Cost should play a role but I don't think it should ever cross your mind or need to be a decision you have to make.
In your anecdotal situation let's say you fell and broke your arm and are now sitting in the back of the ambulance when they ask that question. North or South hospital?
With your one good arm are will you load up a cost comparison of services between the hospitals, checking what the procedure might be if the break is impacted, if muscle tissue is torn or needs to be repaired surgically, what followups or cast removal costs, and building a spreadsheet of possible scenarios based on the underlying medical statistics combined with the risk factors of your incident? Ar you comparing that against hospital ratings for those departments and doctors and their success rates combined with education or training in line with best practices or regulations? Then are you compiling this data to make a decision based on which hospital is the most viable economically vs the standard of care for your suspected injury and reaching a decision?
Are you going to do this for every viable healthcare situation in advance so you're aware of updated costs at South or the new star surgeon hired at North hospital?
There's certainly a market for that analysis but I don't think it's analogous to real life. Most people are going to call 911, get in the ambulance if needed, and go to the closest hospital with capacity. The price, quality, and other checks need to happen at a higher level while still be transparent and open. Medicare has tools to solve this just like how the FDA us meant to resolve food safety questions and other governing bodies are there to regulate and enforce standards. Unfortunately it's not as simple libertarian as "North or South?"

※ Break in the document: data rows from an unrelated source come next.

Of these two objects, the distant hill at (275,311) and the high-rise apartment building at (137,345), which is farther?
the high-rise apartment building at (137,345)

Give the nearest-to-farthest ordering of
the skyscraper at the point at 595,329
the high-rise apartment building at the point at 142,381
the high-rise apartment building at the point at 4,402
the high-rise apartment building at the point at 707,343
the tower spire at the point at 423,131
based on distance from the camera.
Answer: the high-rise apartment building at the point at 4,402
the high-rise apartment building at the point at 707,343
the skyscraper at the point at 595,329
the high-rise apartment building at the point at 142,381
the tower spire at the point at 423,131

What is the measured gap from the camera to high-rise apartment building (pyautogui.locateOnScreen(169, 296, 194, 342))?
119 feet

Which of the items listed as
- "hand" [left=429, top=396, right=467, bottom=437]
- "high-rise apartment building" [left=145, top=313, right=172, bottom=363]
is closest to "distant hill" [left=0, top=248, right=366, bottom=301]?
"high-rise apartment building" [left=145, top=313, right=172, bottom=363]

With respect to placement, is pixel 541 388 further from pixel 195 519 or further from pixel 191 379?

This greatly ignores the reality that in a community, when prices are known, there's a collective understanding of which places (regardless of industry) are more expensive than others. And whether the cost difference are justified based on, again, collective experience.

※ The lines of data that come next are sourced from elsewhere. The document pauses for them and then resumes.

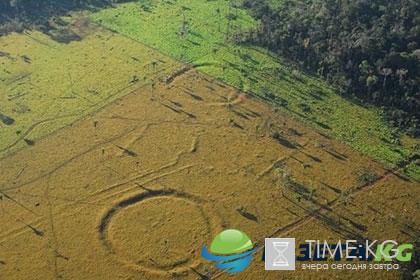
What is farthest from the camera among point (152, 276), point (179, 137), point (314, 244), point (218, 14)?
point (218, 14)

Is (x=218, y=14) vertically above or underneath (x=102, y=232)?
above

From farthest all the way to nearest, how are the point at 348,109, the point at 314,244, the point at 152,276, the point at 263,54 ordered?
the point at 263,54
the point at 348,109
the point at 314,244
the point at 152,276

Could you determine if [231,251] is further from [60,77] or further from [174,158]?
[60,77]

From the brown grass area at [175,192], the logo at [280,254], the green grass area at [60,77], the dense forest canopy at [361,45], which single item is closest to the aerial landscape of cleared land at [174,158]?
the brown grass area at [175,192]

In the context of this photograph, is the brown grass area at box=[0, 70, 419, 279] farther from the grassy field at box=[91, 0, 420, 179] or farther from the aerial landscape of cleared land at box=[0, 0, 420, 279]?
the grassy field at box=[91, 0, 420, 179]

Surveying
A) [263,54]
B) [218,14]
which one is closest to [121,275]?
[263,54]

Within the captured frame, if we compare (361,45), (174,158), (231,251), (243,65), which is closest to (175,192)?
(174,158)

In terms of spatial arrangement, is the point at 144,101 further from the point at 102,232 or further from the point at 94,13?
the point at 94,13
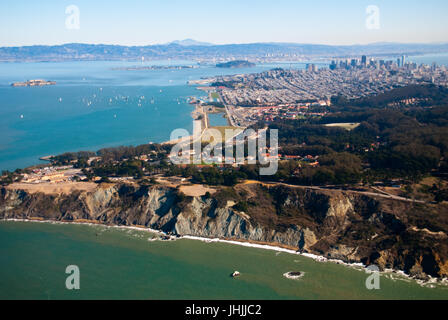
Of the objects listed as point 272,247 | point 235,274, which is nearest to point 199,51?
point 272,247

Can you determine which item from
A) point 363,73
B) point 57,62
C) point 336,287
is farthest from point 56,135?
point 57,62

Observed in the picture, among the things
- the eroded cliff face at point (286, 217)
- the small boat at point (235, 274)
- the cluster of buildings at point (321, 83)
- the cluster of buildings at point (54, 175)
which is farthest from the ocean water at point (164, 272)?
the cluster of buildings at point (321, 83)

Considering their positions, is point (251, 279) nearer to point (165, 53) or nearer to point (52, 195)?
point (52, 195)

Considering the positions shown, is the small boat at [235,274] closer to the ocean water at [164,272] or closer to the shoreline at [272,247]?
the ocean water at [164,272]

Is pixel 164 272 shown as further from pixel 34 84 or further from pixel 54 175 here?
pixel 34 84

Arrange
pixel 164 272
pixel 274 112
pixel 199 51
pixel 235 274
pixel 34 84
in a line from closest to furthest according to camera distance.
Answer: pixel 235 274
pixel 164 272
pixel 274 112
pixel 34 84
pixel 199 51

So, no, of course no one is going to fire up the equivalent of GasBuddy when they're in an ambulance. You no doubt already know this, so why make such a ludicrous argument?
Because deputizing the government to negotiate down prices is a saner alternative to keeping costs of emergency services down given that the actual cost depends on so many factors that your analysis is extremely faulty.
The only substantially cheaper across the board hospitals are those people go to die in because they are profoundly incompetent and understaffed.
Which is a form of government regulation allowing punishment of poor/illegal performance. Medicare for all or a universal solution could enforce quality across all healthcare providers while simplifying negotiation not only as the federal government would be the only client to barter with but could make policy restricting costs or overhead in a careful manner.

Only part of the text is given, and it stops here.